Emulation allows creating virtual machines which CPU has an architecture (ISA) that is different from that of the host computer. This is useful for software development or to provide backward compatibility. A few examples are illustrated below. The development frameworks for smartphones applications (iOS/Android) are generally used on standard desktop/laptop machines likely running Intel x86-64 CPUs, and allow for testing to create virtual machines representing smartphones that generally embed ARM64 CPUs. Modern video game consoles provide some degree of retro-compatibility with previous generations, for example the Xbox Series X released in 2020 can run XBOX 360 games that came out starting 2005. Emulation can also let users create on modern hardware virtual machines for hardware that is not widely available anymore, e.g. old arcade machines.

Cloud Computing

Virtualisation enables cloud computing, a computing paradigm in which cloud providers own a large amount of computing resources (server farms) provide remote access to these resources to their clients, named tenants. This allows tenants to offload local computing workloads to the provider’s infrastructure. Tenants share access to the provider’s resources, and it is common for multiple clients of a cloud provider to execute their workload on the same physical host. Because as a general rules tenants do not trust each other, it is very important for the resource sharing enabled by the cloud to be secure: the entire cloud business model relies on the proper isolation between tenants’ workloads. Imagine if there was no such isolation between two distrusting clients which workloads are co-located on the same host. One of these clients may be able to read and or modify the code/data related to the other’s workload, which would negate most of the benefits of cloud computing.

This strong isolation require between tenants’ workloads is achieved by placing their application in separate virtual machines. As we will see net, security/strong isolation between VMs is one of the design principles of virtualisation.

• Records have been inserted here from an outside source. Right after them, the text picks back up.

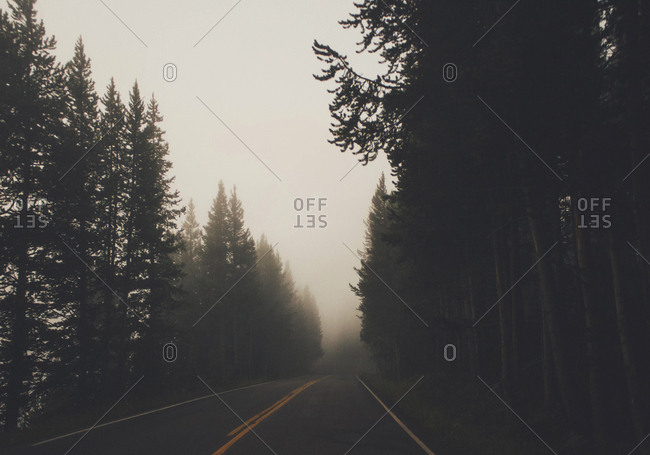 Empty road amidst silhouette trees in forest during foggy weather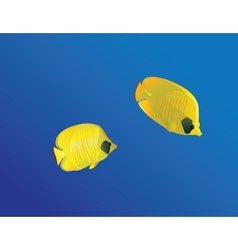 Masced butterfly fish vector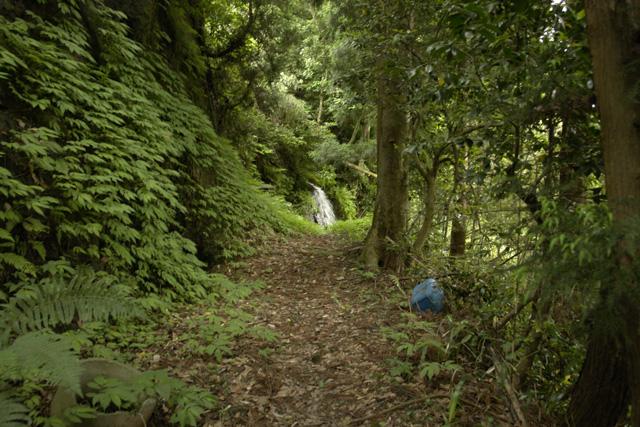 犬の散歩コース 4 古道コース その3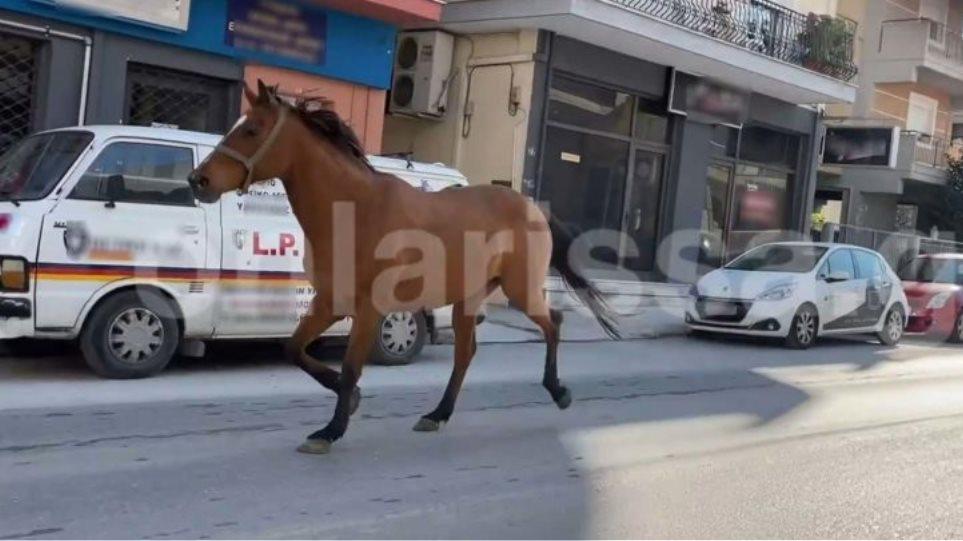 αλογο-780x405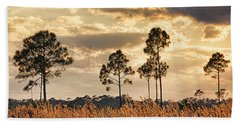Florida Pine Landscape By H H Photography Of Florida Hand Towel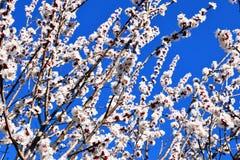 biały morelowi kwiaty Piękny kwiatonośny morelowy drzewo obrazy stock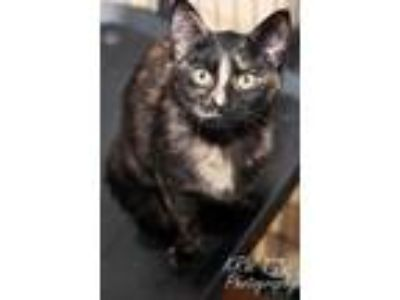 Adopt Chicken Tortilla a All Black Domestic Shorthair / Domestic Shorthair /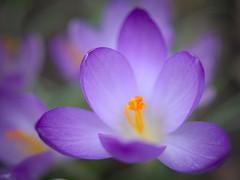 spring sensation (koaxial) Tags: flower macro nature closeup spring crocus blume krokus frhling koaxial p2071989ajpg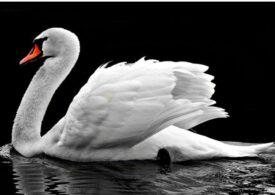 Un nou motiv de îngrijorare, pe lângă Covid-19. Un tip de gripă aviară tocmai a ucis şi mamifere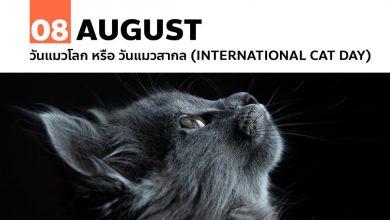 8 สิงหาคม วันแมวโลก หรือ วันแมวสากล (International Cat Day)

There are several ways for clients to leverage the cloud:

  • Infrastructure as a Service (Iaas), in which clients rent VMs running on the provider’s infrastructure to run their workloads, e.g. a web server.
  • Platform as a Service (PaaS), in which tenants develop and deploy their own applications using dedicated cloud frameworks, e.g., Google App Engine.
  • Software as a Service (SaaS), where clients replace a commonly-used local service (e.g. an internal web server) with the cloud provider’s solution, e.g. using Gmail or Outlook 365 for emails.
  • Function as a Service (FaaS), a newer paradigm in which developers deploy on the provider’s infrastructure individual functions that run on demand and automatically scale without managing servers.

The goals and benefits of cloud computing is for the tenants to save on management, infrastructure, development, maintenance costs. Below are a few logos of popular services: AWS EC2 (IaaS), Google App Engine (PaaS), Gmail (SaaS) and AWS Lambda (FaaS):

Security

Because the isolation between the virtual machines running on the same host is so strong, virtualisation has many security applications beyond cloud computing.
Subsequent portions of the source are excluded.